- Specialty: Pulmonology

= Ventilator-associated lung injury =

Type of acute lung injury

Ventilator-associated lung injury (VALI) is an acute lung injury that develops during mechanical ventilation and is termed ventilator-induced lung injury (VILI) if it can be proven that the mechanical ventilation caused the acute lung injury. In contrast, ventilator-associated lung injury (VALI) exists if the cause cannot be proven. VALI is the appropriate term in most situations because it is virtually impossible to prove what actually caused the lung injury in the hospital.

==Cause==
It is generally regarded, based on animal models and human studies, that volutrauma is the most harmful aspect of mechanical ventilation. This may be regarded as the over-stretching of the airways and alveoli.

During mechanical ventilation, the flow of gas into the lung will take the path of least resistance. Areas of the lung that are collapsed (atelectasis) or filled with secretions will be underinflated, while those areas that are relatively normal will be overinflated. These areas will become overdistended and injured. This may be reduced by using smaller tidal volumes.

During positive pressure ventilation, atelectatic regions will inflate, however, the alveoli will be unstable and will collapse during the expiratory phase of the breath (atelectotrauma).

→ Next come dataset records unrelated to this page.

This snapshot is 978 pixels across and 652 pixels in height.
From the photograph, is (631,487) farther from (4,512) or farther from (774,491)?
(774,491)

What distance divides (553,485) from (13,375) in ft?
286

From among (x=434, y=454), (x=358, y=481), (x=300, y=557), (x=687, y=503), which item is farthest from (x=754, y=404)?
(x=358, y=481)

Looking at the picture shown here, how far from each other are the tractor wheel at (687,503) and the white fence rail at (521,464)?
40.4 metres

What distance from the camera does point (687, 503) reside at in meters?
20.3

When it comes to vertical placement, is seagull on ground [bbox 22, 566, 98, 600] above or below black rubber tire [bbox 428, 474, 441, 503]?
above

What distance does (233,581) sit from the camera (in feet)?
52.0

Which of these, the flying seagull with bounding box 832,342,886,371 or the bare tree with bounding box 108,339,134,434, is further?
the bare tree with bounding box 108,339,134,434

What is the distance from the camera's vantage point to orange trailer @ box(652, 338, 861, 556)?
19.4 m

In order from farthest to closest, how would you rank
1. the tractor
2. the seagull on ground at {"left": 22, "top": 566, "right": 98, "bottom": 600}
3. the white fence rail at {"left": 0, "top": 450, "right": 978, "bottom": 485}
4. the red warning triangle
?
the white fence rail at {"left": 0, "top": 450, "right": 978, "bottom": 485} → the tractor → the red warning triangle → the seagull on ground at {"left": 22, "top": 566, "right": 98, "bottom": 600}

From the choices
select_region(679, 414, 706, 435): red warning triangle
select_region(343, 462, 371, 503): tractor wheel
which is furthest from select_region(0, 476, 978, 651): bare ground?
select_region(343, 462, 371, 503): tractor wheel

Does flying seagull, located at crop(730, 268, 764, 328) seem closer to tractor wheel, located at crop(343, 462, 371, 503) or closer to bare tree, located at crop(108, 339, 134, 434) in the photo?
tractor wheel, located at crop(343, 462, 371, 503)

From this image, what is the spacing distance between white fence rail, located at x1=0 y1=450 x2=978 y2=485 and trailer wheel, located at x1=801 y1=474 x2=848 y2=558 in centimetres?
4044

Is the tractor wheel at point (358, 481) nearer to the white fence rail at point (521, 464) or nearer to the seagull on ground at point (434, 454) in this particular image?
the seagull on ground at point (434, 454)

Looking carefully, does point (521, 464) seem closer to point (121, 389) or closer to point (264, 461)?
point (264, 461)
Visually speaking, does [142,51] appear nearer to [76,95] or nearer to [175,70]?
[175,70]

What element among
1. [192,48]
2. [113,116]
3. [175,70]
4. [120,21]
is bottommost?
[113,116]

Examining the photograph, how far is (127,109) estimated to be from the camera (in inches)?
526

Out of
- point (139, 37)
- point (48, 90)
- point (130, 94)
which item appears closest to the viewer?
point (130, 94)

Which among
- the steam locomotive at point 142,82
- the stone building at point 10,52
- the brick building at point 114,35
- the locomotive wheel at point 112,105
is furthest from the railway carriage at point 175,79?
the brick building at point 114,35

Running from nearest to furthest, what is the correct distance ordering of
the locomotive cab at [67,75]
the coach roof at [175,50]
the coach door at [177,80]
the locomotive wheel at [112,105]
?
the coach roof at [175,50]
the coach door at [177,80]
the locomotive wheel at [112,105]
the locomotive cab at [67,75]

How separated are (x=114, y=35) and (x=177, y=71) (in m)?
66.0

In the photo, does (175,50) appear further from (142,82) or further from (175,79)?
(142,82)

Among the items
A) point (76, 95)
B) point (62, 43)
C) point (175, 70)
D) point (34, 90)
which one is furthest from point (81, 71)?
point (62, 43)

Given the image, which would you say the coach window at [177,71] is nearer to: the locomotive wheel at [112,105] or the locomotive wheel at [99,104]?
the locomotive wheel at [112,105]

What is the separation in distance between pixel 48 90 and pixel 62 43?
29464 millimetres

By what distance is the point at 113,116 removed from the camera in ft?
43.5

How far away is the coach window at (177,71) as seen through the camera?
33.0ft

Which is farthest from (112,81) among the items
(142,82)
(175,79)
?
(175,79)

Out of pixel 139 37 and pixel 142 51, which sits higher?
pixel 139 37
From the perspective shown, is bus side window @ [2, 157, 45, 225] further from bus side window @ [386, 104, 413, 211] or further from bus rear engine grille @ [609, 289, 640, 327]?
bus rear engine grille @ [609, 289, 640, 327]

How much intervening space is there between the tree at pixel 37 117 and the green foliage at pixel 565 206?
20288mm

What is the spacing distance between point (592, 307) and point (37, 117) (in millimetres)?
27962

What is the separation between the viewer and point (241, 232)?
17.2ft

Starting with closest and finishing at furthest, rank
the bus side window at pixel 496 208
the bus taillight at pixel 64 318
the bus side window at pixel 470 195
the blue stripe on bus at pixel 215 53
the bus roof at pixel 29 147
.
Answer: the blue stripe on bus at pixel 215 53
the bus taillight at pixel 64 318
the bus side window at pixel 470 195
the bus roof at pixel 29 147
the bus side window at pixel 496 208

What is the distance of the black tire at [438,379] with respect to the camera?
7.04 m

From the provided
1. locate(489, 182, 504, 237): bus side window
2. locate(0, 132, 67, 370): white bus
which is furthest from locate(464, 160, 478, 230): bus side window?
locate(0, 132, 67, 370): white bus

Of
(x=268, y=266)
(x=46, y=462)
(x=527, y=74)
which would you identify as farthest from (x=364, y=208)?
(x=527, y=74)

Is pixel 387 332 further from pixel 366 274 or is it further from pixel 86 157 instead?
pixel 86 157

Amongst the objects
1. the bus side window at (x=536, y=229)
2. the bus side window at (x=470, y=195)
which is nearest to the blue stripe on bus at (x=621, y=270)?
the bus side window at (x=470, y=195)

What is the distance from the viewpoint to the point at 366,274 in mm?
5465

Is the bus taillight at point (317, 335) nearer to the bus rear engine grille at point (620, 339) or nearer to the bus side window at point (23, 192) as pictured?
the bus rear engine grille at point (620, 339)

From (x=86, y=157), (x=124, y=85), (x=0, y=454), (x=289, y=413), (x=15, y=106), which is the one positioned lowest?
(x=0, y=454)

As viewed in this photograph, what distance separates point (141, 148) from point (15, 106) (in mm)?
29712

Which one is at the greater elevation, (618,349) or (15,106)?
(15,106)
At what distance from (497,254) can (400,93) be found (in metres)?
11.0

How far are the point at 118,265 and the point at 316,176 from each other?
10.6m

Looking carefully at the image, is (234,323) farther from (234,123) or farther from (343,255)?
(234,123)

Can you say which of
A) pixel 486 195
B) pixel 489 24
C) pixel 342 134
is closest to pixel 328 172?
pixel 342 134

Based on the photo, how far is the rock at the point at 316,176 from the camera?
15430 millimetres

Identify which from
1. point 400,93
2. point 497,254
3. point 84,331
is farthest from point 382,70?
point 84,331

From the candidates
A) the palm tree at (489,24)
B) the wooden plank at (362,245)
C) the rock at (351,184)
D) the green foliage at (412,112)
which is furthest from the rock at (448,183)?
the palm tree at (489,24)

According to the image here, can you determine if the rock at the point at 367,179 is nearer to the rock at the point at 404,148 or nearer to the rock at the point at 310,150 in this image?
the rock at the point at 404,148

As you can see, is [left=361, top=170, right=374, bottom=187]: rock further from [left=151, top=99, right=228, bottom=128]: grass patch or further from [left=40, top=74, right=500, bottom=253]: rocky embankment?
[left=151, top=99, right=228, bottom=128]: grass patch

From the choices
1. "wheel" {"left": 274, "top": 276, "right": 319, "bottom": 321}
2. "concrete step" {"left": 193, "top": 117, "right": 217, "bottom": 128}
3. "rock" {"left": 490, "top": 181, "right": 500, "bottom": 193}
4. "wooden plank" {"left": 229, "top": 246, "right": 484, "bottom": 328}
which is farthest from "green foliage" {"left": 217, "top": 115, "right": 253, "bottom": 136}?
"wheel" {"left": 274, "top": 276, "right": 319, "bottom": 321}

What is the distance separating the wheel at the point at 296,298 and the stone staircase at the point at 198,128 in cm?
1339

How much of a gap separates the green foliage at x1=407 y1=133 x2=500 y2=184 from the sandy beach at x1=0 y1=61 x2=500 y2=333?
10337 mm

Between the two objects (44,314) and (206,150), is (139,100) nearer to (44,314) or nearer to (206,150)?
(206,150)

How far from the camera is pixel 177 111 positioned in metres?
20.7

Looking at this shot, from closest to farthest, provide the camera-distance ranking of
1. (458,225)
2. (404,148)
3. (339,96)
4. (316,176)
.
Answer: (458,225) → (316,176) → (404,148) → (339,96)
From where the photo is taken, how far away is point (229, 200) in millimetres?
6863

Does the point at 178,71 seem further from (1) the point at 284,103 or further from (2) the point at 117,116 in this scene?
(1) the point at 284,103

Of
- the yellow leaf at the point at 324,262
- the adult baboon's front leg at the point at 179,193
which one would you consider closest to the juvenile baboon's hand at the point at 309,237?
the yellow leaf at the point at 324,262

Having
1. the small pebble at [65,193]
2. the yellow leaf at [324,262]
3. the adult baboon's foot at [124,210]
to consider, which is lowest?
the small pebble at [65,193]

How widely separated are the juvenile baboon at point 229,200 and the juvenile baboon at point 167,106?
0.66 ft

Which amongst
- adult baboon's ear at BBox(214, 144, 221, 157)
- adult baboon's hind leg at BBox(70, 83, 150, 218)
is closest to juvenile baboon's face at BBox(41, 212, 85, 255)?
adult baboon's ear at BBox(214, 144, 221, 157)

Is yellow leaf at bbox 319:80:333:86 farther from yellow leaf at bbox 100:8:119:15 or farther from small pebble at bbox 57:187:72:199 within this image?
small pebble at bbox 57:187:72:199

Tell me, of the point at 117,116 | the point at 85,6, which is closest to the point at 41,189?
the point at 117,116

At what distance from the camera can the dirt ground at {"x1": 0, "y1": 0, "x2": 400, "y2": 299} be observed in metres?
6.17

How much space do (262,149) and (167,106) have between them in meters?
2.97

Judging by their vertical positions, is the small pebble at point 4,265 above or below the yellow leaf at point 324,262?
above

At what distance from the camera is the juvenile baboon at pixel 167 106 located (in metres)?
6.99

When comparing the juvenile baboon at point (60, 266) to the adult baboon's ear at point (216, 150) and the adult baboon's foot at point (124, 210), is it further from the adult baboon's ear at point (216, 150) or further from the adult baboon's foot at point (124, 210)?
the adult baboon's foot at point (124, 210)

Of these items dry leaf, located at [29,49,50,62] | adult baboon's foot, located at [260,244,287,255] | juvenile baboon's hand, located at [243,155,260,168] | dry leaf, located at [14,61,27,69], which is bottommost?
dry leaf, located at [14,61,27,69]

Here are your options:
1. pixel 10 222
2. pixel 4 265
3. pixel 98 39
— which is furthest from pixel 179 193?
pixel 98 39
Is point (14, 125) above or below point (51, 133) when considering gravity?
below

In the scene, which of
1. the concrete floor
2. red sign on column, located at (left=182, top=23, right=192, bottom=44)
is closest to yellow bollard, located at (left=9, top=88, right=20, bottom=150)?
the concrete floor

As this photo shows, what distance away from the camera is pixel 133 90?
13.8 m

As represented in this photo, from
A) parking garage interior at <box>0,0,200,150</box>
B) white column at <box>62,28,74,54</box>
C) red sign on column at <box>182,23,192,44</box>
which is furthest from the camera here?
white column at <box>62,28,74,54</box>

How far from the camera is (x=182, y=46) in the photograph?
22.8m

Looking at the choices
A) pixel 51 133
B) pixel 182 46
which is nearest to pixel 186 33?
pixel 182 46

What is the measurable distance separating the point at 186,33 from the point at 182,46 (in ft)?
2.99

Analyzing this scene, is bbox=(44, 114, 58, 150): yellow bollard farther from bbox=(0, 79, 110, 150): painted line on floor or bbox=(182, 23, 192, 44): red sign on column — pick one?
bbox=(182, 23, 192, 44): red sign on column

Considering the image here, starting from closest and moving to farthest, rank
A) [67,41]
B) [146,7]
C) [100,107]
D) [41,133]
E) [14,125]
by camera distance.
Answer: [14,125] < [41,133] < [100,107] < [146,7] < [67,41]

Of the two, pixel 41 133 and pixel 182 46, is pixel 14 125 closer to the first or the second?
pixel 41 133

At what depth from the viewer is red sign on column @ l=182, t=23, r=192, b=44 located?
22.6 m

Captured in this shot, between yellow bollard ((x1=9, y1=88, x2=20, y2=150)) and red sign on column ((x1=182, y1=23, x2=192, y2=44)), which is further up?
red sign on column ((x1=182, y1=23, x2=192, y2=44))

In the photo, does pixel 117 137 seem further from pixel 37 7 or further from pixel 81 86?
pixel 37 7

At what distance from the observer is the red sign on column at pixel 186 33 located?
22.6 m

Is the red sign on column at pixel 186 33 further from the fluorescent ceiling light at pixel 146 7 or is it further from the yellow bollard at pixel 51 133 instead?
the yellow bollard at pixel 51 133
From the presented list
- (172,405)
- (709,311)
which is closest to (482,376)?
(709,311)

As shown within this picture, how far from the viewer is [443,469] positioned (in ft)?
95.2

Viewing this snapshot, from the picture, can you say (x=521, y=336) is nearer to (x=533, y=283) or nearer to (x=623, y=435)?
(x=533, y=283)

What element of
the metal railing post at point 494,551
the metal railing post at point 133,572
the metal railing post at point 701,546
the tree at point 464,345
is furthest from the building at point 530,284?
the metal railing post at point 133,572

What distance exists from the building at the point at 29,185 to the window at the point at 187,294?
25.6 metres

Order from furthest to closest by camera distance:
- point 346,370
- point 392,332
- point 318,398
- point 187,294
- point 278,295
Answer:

This repeated alveolar collapse and expansion (RACE) is thought to cause VALI. By opening the lung and keeping the lung open RACE (and VALI) is reduced.

Another possible ventilator-associated lung injury is known as biotrauma. Biotrauma involves the lung suffering injury from any mediators of the inflammatory response or from bacteremia.

Finally oxygen toxicity contributes to ventilator-associated lung injury through several mechanisms including oxidative stress.

Possible reasons for predisposition to VALI include:
- An injured lung may be at risk for further injury
- Cyclic atelectasis is particularly common in an injured lung

==Pathogenesis==

Overdistension of alveoli and cyclic atelectasis (atelectotrauma) are the primary causes for alveolar injury during positive pressure mechanical ventilation. Severe injury to alveoli causes swelling of the tissues (edema) in the lungs, bleeding of the alveoli, loss of surfactant (decrease in lung compliance) and complete alveoli collapse (biotrauma). High flow rates are associated with rheotrauma, high volumes with volutrauma and pressures with barotrauma.

==Diagnosis==

VALI does not need to be distinguished from progressive ALI/ARDS because management is the same in both. Additionally, definitive diagnosis of VALI may not be possible because of lack of sign or symptoms.

==Prevention==
===Preventing alveolar overdistension===
Alveolar overdistension is mitigated by using small tidal volumes, maintaining a low plateau pressure, and most effectively by using volume-limited ventilation. A 2018 systematic review by The Cochrane Collaboration provided evidence that low tidal volume ventilation reduced post operative pneumonia and reduced the requirement for both invasive and non invasive ventilation after surgery

===Preventing cyclic atelectasis (atelectotrauma)===
Applied positive end-expiratory pressure (PEEP) is the principal method used to keep the alveoli open and lessen cyclic atelectasis.

===Open lung ventilation===
Open lung ventilation is a ventilatory strategy that combines small tidal volumes (to lessen alveolar overdistension) and an applied PEEP above the low inflection point on the pressure-volume curve (to lessen cyclic atelectasis).

High frequency ventilation is thought to reduce ventilator-associated lung injury, especially in the context of ARDS and acute lung injury.

Permissive hypercapnia and hypoxaemia allow the patient to be ventilated at less aggressive settings and can, therefore, mitigate all forms of ventilator-associated lung injury

==Epidemiology==
VALI is most common in people receiving mechanical ventilation for acute lung injury or acute respiratory distress syndrome (ALI/ARDS).

24 percent of people mechanically ventilated will develop VALI for reasons other than ALI or ARDS. The incidence is probably higher among people who already have ALI/ARDS, but estimates vary widely. The variable estimates reflect the difficulty in distinguishing VALI from progressive ALI/ARDS.